If you find it demoralizing that we are incinerating the planet and dooming future generations simply because too many of us like to eat cheeseburgers, here’s that good news I promised: In their report, Goodland and Anhang found that most of what we need to do to mitigate the climate crisis can be achieved “by replacing just one quarter of today’s least eco-friendly food products” — read: animal products — “with better alternatives.” That’s right; essentially, if every fourth time someone craved, say, beef, chicken or cow milk they instead opted for a veggie burger, a bean burrito or water, we have a chance to halt the emergency.

Here’s more from Goodland, who says that even the below video underestimates the massive contribution meat consumption makes to greenhouse warming. And the Daily Dish notes that others, like Mark Bittman and economist Tyler Cowen, are on board.

So it would be better to stop buying burgers than it would be to keep buying Priuses. Plus, you’ll be doing your heart a favor, too.

Climate Change And Grasslands

Some very hard (and welcome) pushback from Robert Goodland on Allan Savory’s popular TED talk about livestock and the restoration of grasslands.

From Goodland’s “Meat, Lies, and Videotape (A Deeply Flawed TED Talk)“:

From my long experience in environmental assessment, I can identify three key gaps in Mr. Savory’s assessment. First, what he proposes is unachievable. Second, he omits to incorporate a basic element in environmental assessment, and that’s analysis of alternatives. Third, he omits to say how long his recommendation would take to implement. Yet one expert group after another has projected that reversing climate change must begin in the next five years, or it will be too late.

Read the whole thing for the blow by blow deconstruction of Savory’s arguments, and approach. One additional key point Goodland makes is that Savory is important because his arguments are being used to help PERPETUATE the factory farm industry:

At least Mr. Savory promotes his approach to farmers, policymakers and academics — and not to consumers who must choose from foods available in the marketplace today. Indeed, few if any consumers seeking meat from their local grocers that’s produced using Mr. Savory’s approach will find any such product to be available today.

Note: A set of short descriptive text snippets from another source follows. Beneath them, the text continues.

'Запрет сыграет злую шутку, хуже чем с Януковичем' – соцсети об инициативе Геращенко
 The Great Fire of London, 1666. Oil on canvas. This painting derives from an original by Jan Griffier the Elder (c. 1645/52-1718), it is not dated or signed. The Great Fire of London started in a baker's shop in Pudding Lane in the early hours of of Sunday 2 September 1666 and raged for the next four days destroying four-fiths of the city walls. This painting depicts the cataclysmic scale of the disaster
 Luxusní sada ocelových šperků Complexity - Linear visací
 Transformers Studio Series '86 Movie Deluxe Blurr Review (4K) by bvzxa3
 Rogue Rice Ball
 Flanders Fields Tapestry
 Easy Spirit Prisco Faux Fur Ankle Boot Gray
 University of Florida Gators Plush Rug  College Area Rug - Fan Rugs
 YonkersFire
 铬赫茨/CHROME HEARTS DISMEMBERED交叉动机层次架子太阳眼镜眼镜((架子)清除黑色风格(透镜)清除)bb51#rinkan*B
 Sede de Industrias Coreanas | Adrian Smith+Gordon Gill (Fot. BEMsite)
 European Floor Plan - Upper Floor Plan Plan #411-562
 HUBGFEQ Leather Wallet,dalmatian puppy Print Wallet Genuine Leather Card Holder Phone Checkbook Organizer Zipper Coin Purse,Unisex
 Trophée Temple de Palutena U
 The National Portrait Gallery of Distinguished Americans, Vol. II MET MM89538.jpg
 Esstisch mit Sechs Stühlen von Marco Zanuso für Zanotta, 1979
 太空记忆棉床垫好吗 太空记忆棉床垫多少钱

However, while Mr. Savory himself cautions that most livestock today are produced unsustainably, meat promoters can be seen spinning Mr. Savory’s claims as if they apply equally to factory-farmed meat. Yet it’s no new trick to promote factory farmed meat as grass-fed. A grassland producer has himself noted that most marketing of “grass-fed” beef is a hoax. Beef marketed this way commands a 200-300% price premium — so the incentive for producers to cheat is overwhelming, as evidenced in one videotape after another.